Registrant’s telephone number, including area code (321) 779-5520

Not Applicable

(Former name or former address, if changed since last report.)

 

 

Check the appropriate box below if the Form 8-K filing is intended to simultaneously satisfy the filing obligation of the registrant under any of the following provisions (see General Instruction A.2. below):

 

¨ Written communications pursuant to Rule 425 under the Securities Act (17 CFR 230.425)

 

¨ Soliciting material pursuant to Rule 14a-12 under the Exchange Act (17 CFR 240.14a-12)

 

¨ Pre-commencement communications pursuant to Rule 14d-2(b) under the Exchange Act (17 CFR 240.14d-2(b))

 

¨ Pre-commencement communications pursuant to Rule 13e-4(c) under the Exchange Act (17 CFR 240.13e-4(c))

 

 

 


Section 1 – Registrant’s Business and Operations

 

Item 1.01 Entry into a Material Definitive Agreement.

Ares Letter of Credit

On September 21, 2011, Lighting Science Group Corporation (the “Company”) and its domestic wholly-owned subsidiaries (the “Guarantors”) entered into the Second Lien Letter of Credit, Loan and Security Agreement (the “Ares Loan Agreement”), dated as of September 20, 2011, with Ares Capital Corporation (“Ares”), in its capacity as agent and a lender thereunder. In accordance with the Ares Loan Agreement, Ares agreed to issue a letter of credit in the face amount of $25 million for the benefit of the Company (the “Ares Pledged Credit”). Any draw on the Ares Pledged Credit obliges the Company to reimburse Ares in the amount of such draw and permanently reduces the face amount of the Ares Pledged Credit by such amount. Each reimbursement obligation is automatically converted into a loan (a “Term Loan”) by Ares to the Company secured by substantially all of the assets of the Company and the Guarantors.

Interest on any Term Loan would accrue at one of the following two rates (at the Company’s election):

 

  (a) 9.0% per annum plus the highest of (i) The Wall Street Journal prime rate, (ii) the sum of 0.50% per annum and the federal funds rate and (iii) the sum of 1.0% per annum and the higher of the daily one month LIBOR rate and 1.5% per annum; or

 

  (b) 10.0% per annum plus the highest of (i) 1.5% per annum and (ii) the daily one-month LIBOR rate.

The interest rate would increase in the event of a default or the occurrence of certain other events specified in the Ares Loan Agreement.

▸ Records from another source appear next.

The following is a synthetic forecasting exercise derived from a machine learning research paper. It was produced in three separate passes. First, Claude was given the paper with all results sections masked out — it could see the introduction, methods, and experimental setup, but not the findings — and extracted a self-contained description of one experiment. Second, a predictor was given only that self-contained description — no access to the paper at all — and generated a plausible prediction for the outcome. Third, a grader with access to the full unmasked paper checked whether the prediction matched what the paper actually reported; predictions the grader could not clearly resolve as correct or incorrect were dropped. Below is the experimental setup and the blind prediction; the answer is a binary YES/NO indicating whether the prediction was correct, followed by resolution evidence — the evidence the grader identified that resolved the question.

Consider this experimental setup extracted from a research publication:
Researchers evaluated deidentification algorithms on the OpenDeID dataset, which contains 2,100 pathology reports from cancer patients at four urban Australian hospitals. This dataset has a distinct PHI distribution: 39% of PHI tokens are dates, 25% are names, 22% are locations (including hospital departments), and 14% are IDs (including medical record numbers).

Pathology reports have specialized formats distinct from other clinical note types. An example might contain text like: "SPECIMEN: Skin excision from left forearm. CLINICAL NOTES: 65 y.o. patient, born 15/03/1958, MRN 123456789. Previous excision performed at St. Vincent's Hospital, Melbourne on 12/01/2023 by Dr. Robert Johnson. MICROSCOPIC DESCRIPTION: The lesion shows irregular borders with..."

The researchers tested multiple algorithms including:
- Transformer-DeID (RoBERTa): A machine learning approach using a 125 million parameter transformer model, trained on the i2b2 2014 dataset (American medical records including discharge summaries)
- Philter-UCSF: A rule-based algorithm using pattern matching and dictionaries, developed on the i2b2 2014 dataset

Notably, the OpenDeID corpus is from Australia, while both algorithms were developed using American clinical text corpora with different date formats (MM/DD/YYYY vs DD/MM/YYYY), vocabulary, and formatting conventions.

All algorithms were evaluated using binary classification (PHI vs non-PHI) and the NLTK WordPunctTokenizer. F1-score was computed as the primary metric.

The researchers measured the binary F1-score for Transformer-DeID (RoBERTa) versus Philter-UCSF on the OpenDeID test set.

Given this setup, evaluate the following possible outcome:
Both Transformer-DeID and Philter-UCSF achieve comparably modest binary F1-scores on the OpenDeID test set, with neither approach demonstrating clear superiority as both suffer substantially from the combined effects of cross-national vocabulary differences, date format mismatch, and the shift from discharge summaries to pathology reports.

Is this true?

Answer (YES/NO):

The Company is required to pay certain fees to Ares under the Ares Loan Agreement including:

 

  (a) a closing fee equal to 1.5% of the Ares Pledged Credit or $375,000;

 

  (b) an annual administrative fee of $50,000, payable quarterly in advance;

 

  (c) a quarterly fronting fee equal to the product of the average daily undrawn face amount of the Ares Pledged Credit multiplied by 0.75% per annum; and

 

  (d) a quarterly letter of credit fee equal to the product of the average daily undrawn face amount of the Ares Pledged Credit multiplied by 10.0% per annum.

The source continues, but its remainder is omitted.